Le point d’alerte majeur, c’est le DGI (Danger Grave et Immédiat) : en pratique, cela vise un risque immédiat (fuite, mauvaise évacuation, CO…) nécessitant une mise en sécurité sans délai.
Quelles sont les obligations de mise en conformité selon votre situation ?
En vente : surtout une obligation d’information… et un risque juridique si elle est défaillante
En matière de vente, l’obligation centrale est de remettre un DDT complet et valide. Si vous ne transmettez pas le diagnostic gaz ou électricité, votre responsabilité peut être engagée, et vous pouvez perdre notamment l’exonération de la garantie des vices cachés (selon les cas), avec un risque de recours de l’acquéreur (annulation ou baisse du prix).
Important : en vente, la présence d’anomalies n’impose pas automatiquement des travaux, sauf situation de danger immédiat (typiquement DGI côté gaz) où la mise en sécurité devient une nécessité.
En location : l’obligation de délivrer un logement décent change la donne
En location, le bailleur doit fournir un logement décent. Si l’installation laisse apparaître des risques pour la sécurité ou la santé, il y a une obligation d’agir pour y remédier. Autrement dit : les diagnostics gaz et électricité peuvent devenir le point de départ d’une obligation de mise en conformité (ou au minimum de mise en sécurité) pour respecter la décence.
Que faire concrètement si le diagnostic électricité et/ou gaz mentionne une anomalie grave ?
Voici une méthode simple, efficace et défendable :
- Identifiez la gravité de l'anomalie : anomalie à surveiller, anomalie à corriger, ou danger grave immédiat (ex. DGI gaz).
- Mettez en sécurité sans attendre si risque immédiat : arrêt de l’appareil, fermeture du gaz, aération, appel d’un professionnel.
- Faites chiffrer les travaux par un professionnel qualifié (électricien, chauffagiste).
- Conservez les preuves : devis, factures, comptes-rendus, photos avant/après.
- Actualisez le dossier : après travaux, une attestation (ex. Consuel en électricité selon le contexte) peut sécuriser le dossier et rassurer l’autre partie.
- Anticipez la négociation : en vente immobilière, une anomalie sérieuse se traite souvent via un ajustement de prix ou une clause adaptée au contrat de vente immobilier.
Le point à ne pas rater : trouver un diagnostiqueur certifié
Faire réaliser ces diagnostics par un opérateur non certifié peut exposer à une amende et fragilise tout le dossier.
Et, côté transaction, un DDT incomplet ou irrégulier peut retarder la signature… voire nourrir un contentieux.

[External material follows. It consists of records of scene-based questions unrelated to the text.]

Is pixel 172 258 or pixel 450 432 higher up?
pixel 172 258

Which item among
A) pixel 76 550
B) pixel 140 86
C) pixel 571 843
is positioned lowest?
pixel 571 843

Trouvez ici un diagnostiqueur immobilier certifié
Les diagnostics gaz, électricité ne sont pas là pour punir le propriétaire : ils servent à identifier les risques. Les anomalies ne créent pas toutes, automatiquement, des obligations de mise en conformité. En revanche, en cas de danger immédiat (gaz) ou en location (logement décent), l’exigence de sécurité devient rapidement incontournable.
La bonne stratégie : comprendre le niveau de risque, mettre en sécurité, documenter, et intégrer tout cela proprement dans le DDT.